Although we cannot determine the reasons for these patterns of job quality results from survey data, the increased share of respondents reporting a written contract and comfort asking for sick days could be related to workers starting new jobs, establishing new contracts, and/or revisiting old contracts at the start of a new year. We only began asking consistent questions about job quality in Q2 2025, meaning that this is the first time we are observing how responses may change at the start of a new year.
Job loss
In February, we administered a special survey to all reachable Spanish-speaking domestic workers subscribed to La Alianza. Survey questions included whether respondents had recently worked as domestic workers, their primary occupation, years of experience, and new industry if not currently working in the domestic workforce.
Of the 577 people who responded to this special survey, only 70% had at least one paid job as a domestic worker in the last three months (November 2025-February 2026). Among respondents without a recent domestic work job, 60% had no job at all in the last three months.Others had found different work, with the most common industry being office cleaning (16% of respondents).

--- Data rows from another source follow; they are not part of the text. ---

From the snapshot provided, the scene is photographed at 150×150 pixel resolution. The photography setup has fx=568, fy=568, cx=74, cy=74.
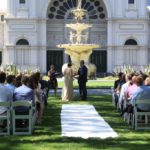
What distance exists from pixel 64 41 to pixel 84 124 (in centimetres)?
4481

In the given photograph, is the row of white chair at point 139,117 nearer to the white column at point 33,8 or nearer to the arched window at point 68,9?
the white column at point 33,8

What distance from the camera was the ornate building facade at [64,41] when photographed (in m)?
59.2

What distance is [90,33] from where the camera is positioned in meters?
61.4

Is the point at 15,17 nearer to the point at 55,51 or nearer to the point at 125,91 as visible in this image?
the point at 55,51

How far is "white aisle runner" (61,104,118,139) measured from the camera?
47.0ft

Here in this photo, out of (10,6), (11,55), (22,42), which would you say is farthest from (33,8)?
(11,55)

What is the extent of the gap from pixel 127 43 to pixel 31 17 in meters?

Among respondents who had paid domestic work jobs recently, 70% worked primarily as house cleaners, 16% as home care workers, and 14% as nannies. Over one-third (36%) of respondents had 11 or more years of experience in that type of domestic work.
Why this matters
In 2025, Spanish-speaking domestic workers weathered the worst employment and economic crisis since the COVID-19 pandemic. Now, in the first three months of 2026, heightened underemployment, economic insecurity, and mental health challenges may finally be easing.

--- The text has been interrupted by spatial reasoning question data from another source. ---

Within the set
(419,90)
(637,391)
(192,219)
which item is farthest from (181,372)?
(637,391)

However, a single quarter of only partial recovery does not negate the harm that this administration’s policies have caused domestic workers. Throughout 2025, domestic workers participating in peer interviews and group discussions voiced concerns around the downstream effects of widespread economic uncertainty on their livelihoods. At the time of these discussions, employers had already begun firing workers, committing wage theft, and cutting back on housecleaning services seen as “luxury” expenses they could no longer afford.
As the economy barrels towards continued volatility, domestic workers have little protection from future economic downfalls. Following years of low wages and a systemic reversal of post-pandemic recovery, it is paramount to continue monitoring and calling attention to the well-being of America’s domestic workforce.
Methodology
Surveys are administered every two weeks to a rotating subset of ~40,000 La Alianza subscribers via Facebook Messenger. A response is considered complete when a respondent answers all survey questions and reaches either the intake or resource module, where demographic information is collected and relevant resources for domestic workers are shared, respectively.

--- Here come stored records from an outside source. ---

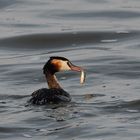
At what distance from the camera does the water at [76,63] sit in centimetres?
1363

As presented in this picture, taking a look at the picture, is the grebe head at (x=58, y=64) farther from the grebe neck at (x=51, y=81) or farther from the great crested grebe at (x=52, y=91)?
the grebe neck at (x=51, y=81)

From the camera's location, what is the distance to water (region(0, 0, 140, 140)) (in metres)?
13.6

Prior to this report, a response was considered complete only when respondents reached the resources module. This report updated this definition to capture respondents who completed survey questions but stopped responding when asked demographic information.
To learn more about NDWA’s La Alianza survey, see our methodology report here.
Key terms
Employment status is defined using information on the number of hours worked in the last 7 days, attitudes towards hours worked, availability for work in the last 7 days, and whether a respondent looked for a job in the last 30 days:
Adequately employed: Worked >0 hours; Worked the number of hours they wanted or more hours than they wanted
Underemployed: Worked >0 hours; Wanted to work more hours than they did
Unemployed: Worked 0 hours; Available to work and tried to find work
Not in labor force: Worked 0 hours; Not available to work and/or did not look for work
Quarters are defined as follows: Q1 = January-March, Q2 = April-June, Q3 = July-September, and Q4 = October-December.